Although their mutagenic activity has been known for a long time (MacGregor and Johnson, 1977), homidium chloride and especially homidium bromide or ethidium are still widely used as trypanocidal drugs. The mechanism of their antitrypanosomal action is not well understood. However, it has been shown that the drugs interfere with glycosomal functions, the function of an unusual adenosine monophosphate-(AMP) binding protein, trypanothione metabolism and the replication of kinetoplast minicircles (Wang, 1995). The mechanism of resistance by trypanosomes to these drugs is unknown. There are indications, however, that it is similar to that described for ISMM (Peregrine, Gray and Moloo, 1997).


Although diminazene probably exerts its action at the level of the kinetoplast DNA, this has not been proven in vivo, and other mechanisms of action cannot be excluded (Peregrine and Mamman, 1993). Similarly the molecular basis of resistance to diminazene in trypanosomes is not clear. Carter, Berger and Fairlamb (1995) showed that the accumulation of diminazene was markedly reduced in arsenical-resistant T. brucei brucei owing to alterations in the nucleoside transporter system (P2). However, there might be other resistance mechanisms (Zhang, Giroud and Baltz, 1992).

Similarly to ISMM, contradictory reports have also been published on the stability of resistance to diminazene. Mulugeta et al. (1997), however, showed that the phenotype of multiple drug-resistant (including diminazene) T. congolense remained stable over a period of four years.

In conclusion, it is clear that much more work is required in order to elucidate the mechanism of resistance to the three currently available trypanocidal drugs. Such studies, as well as being of great value in their own right, may also provide novel methods for the detection of drug-resistant trypanosomes in the future.

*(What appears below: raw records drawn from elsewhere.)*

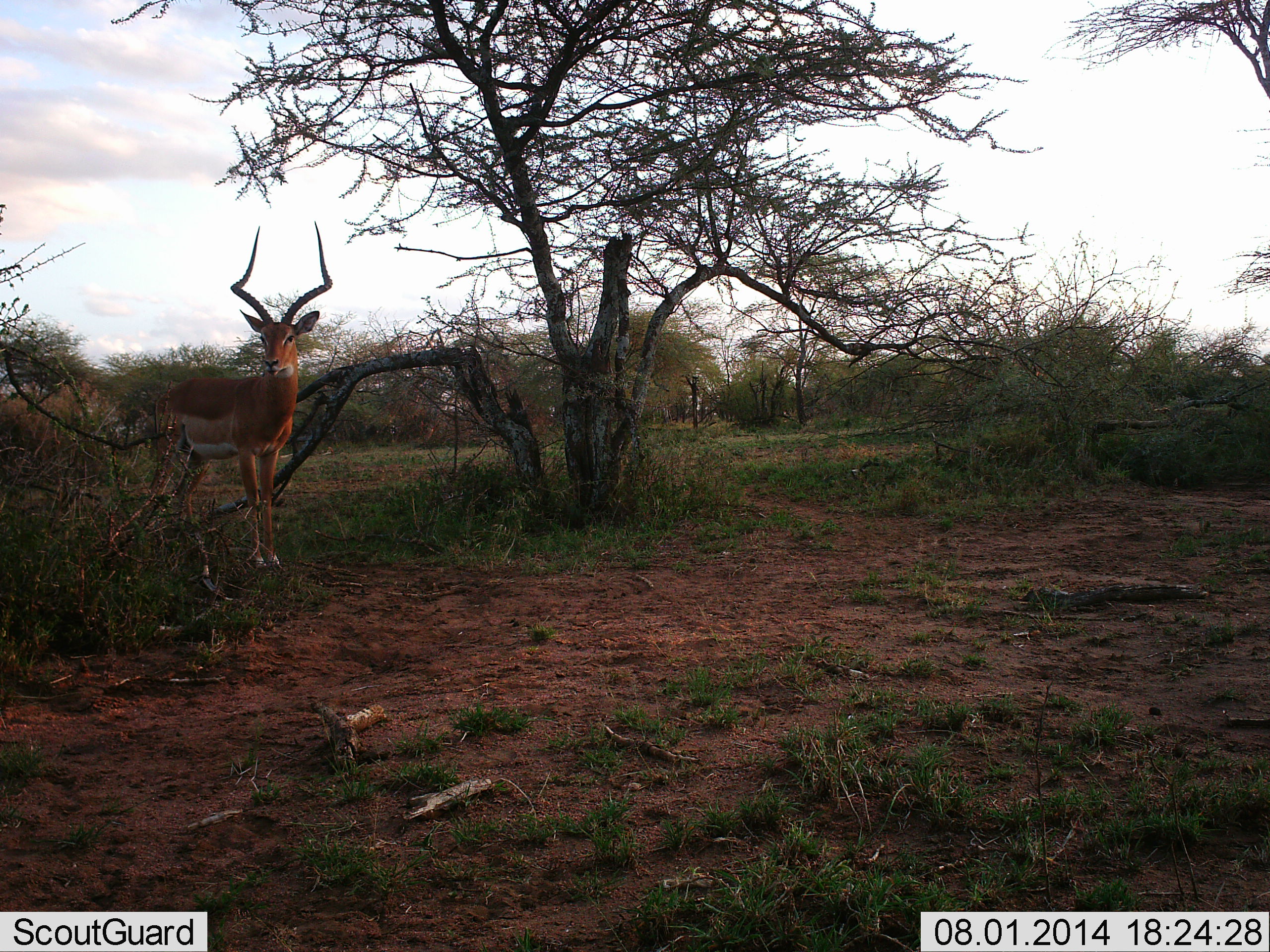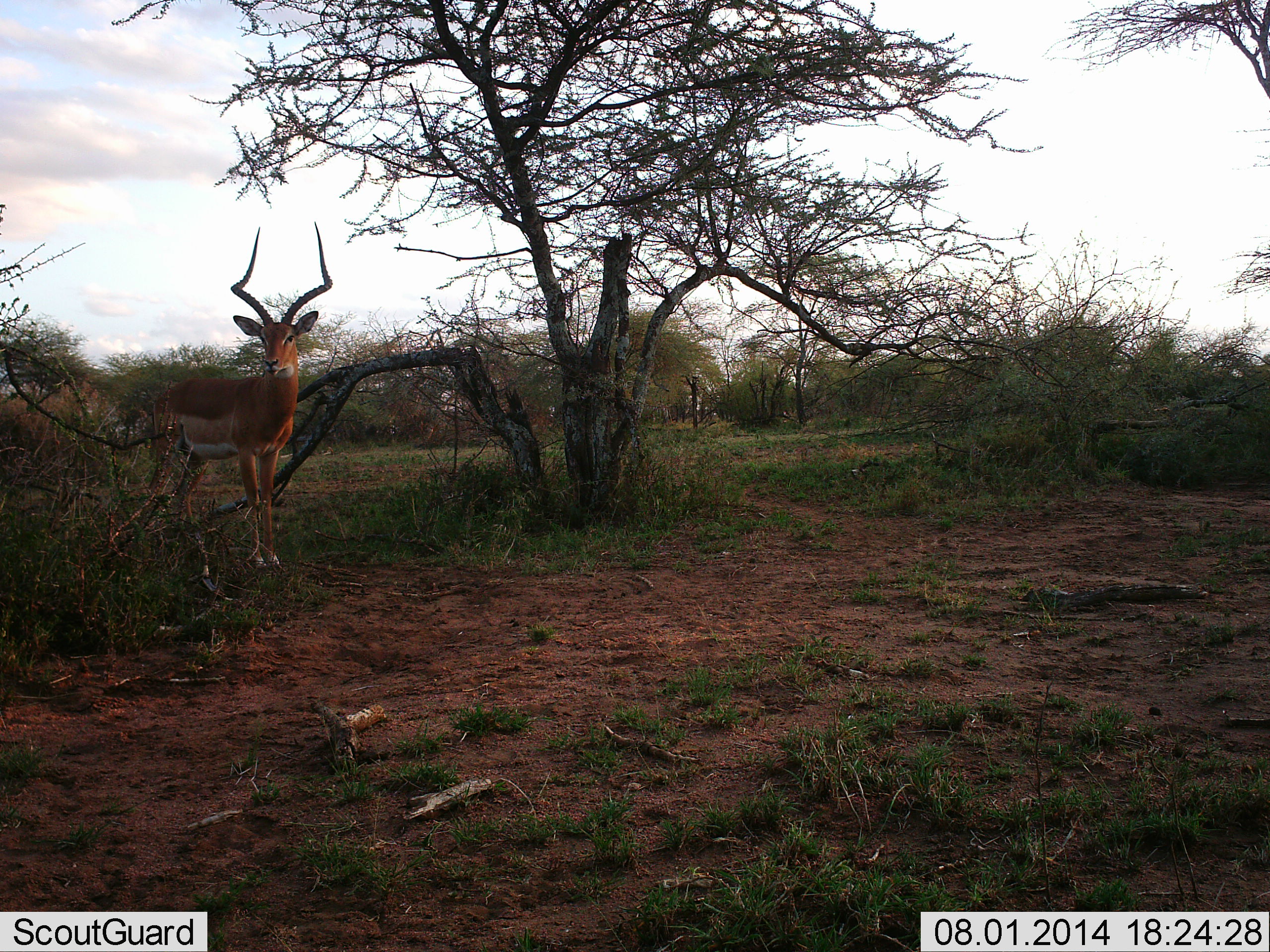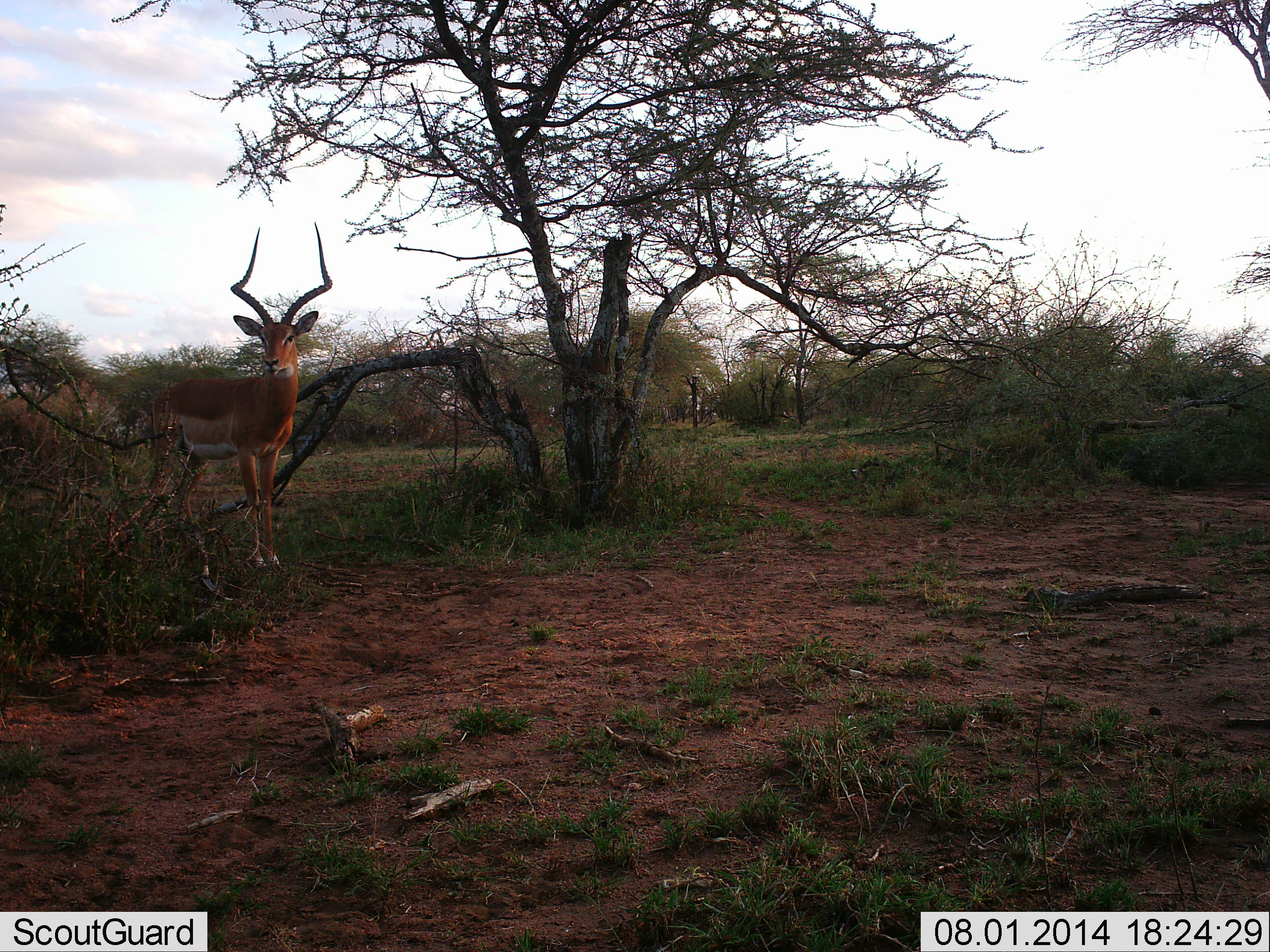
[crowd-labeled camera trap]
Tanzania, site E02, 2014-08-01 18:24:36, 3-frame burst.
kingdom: Animalia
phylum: Chordata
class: Mammalia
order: Artiodactyla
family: Bovidae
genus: Aepyceros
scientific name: Aepyceros melampus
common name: impala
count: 1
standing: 100%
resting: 0%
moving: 0%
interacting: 0%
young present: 0%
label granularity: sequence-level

The same is true for the genetics of drug resistance in trypanosomes. Hayes and Wolf (1990) distinguish three major types of genetic change that are responsible for acquired drug resistance: mutations or amplifications of specific genes directly involved in a protective pathway; mutations in genes that regulate stress-response processes and lead to altered expression of large numbers of proteins; and gene transfer. Gene amplification under conditions of drug pressure is well known in Leishmania spp. and has also been demonstrated in trypanosomes, but until now there is no evidence that this occurs in the latter parasites as a mechanism of drug resistance (Ross and Sutherland, 1997). The current possibilities to insert or delete genes will certainly lead to a better insight into the resistance mechanisms (Ten Asbroek, Ouellette and Borst, 1990; Gaud et al., 1997). Other aspects, such as the stability of drug resistance, its mono- or polygenic nature, dominance or recessiveness, also need to be examined, because of their far-reaching impact on the control of resistance.